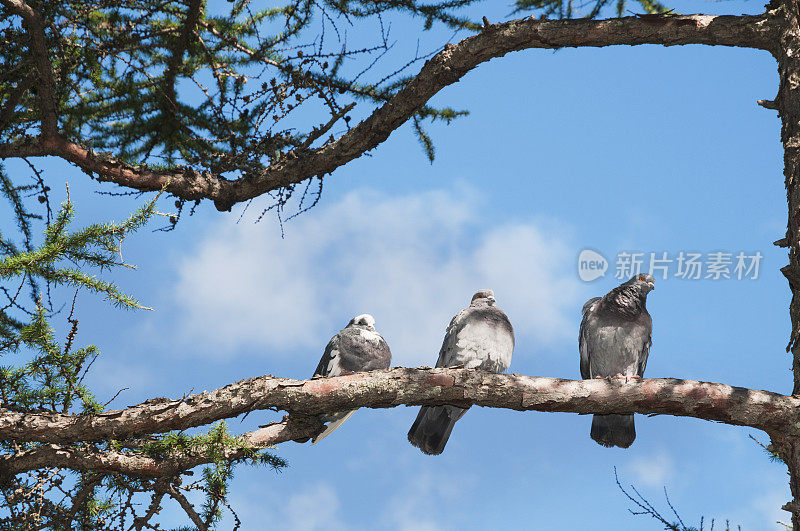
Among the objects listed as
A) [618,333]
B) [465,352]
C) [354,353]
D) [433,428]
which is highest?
[618,333]

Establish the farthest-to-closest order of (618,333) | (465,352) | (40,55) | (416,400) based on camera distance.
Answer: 1. (618,333)
2. (465,352)
3. (40,55)
4. (416,400)

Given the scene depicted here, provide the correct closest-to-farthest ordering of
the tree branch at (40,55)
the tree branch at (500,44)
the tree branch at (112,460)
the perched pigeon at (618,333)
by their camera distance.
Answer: the tree branch at (112,460) < the tree branch at (40,55) < the tree branch at (500,44) < the perched pigeon at (618,333)

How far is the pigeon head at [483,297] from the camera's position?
5949 mm

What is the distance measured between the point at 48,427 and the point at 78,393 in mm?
256

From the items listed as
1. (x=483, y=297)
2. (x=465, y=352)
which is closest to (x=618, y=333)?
(x=483, y=297)

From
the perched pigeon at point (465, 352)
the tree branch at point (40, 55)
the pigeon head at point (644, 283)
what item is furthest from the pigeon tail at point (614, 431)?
the tree branch at point (40, 55)

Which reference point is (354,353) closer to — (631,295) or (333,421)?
(333,421)

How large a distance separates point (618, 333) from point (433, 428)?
1786 millimetres

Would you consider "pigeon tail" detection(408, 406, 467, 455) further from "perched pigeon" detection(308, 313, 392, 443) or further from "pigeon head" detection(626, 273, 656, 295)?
"pigeon head" detection(626, 273, 656, 295)

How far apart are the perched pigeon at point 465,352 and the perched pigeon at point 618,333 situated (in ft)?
2.50

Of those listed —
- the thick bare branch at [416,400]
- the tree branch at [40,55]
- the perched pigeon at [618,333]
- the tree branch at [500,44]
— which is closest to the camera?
the thick bare branch at [416,400]

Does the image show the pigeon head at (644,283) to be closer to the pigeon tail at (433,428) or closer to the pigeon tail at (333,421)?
the pigeon tail at (433,428)

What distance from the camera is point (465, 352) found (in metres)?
5.35

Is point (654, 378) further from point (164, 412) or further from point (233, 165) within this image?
point (233, 165)
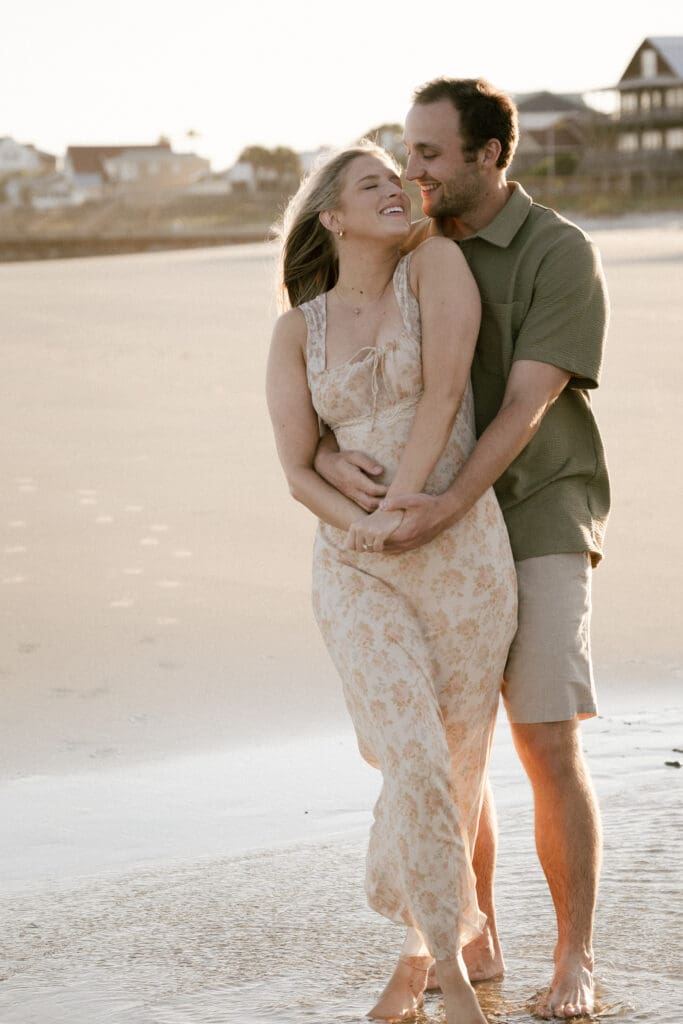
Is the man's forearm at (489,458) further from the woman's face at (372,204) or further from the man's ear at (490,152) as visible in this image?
the man's ear at (490,152)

○ ○ ○ ○ ○ ○ ○

What the exercise asks →
Recast the lines of the records as a Markdown table with the columns Row and Text, starting with the line containing "Is the man's" and going on through the end of the records. Number each line in Row, put the line itself in Text, and leave out any blank lines.

Finished exercise →
| Row | Text |
|---|---|
| 1 | Is the man's forearm at (489,458) further from the woman's face at (372,204) or further from the man's ear at (490,152) as visible in this image? |
| 2 | the man's ear at (490,152) |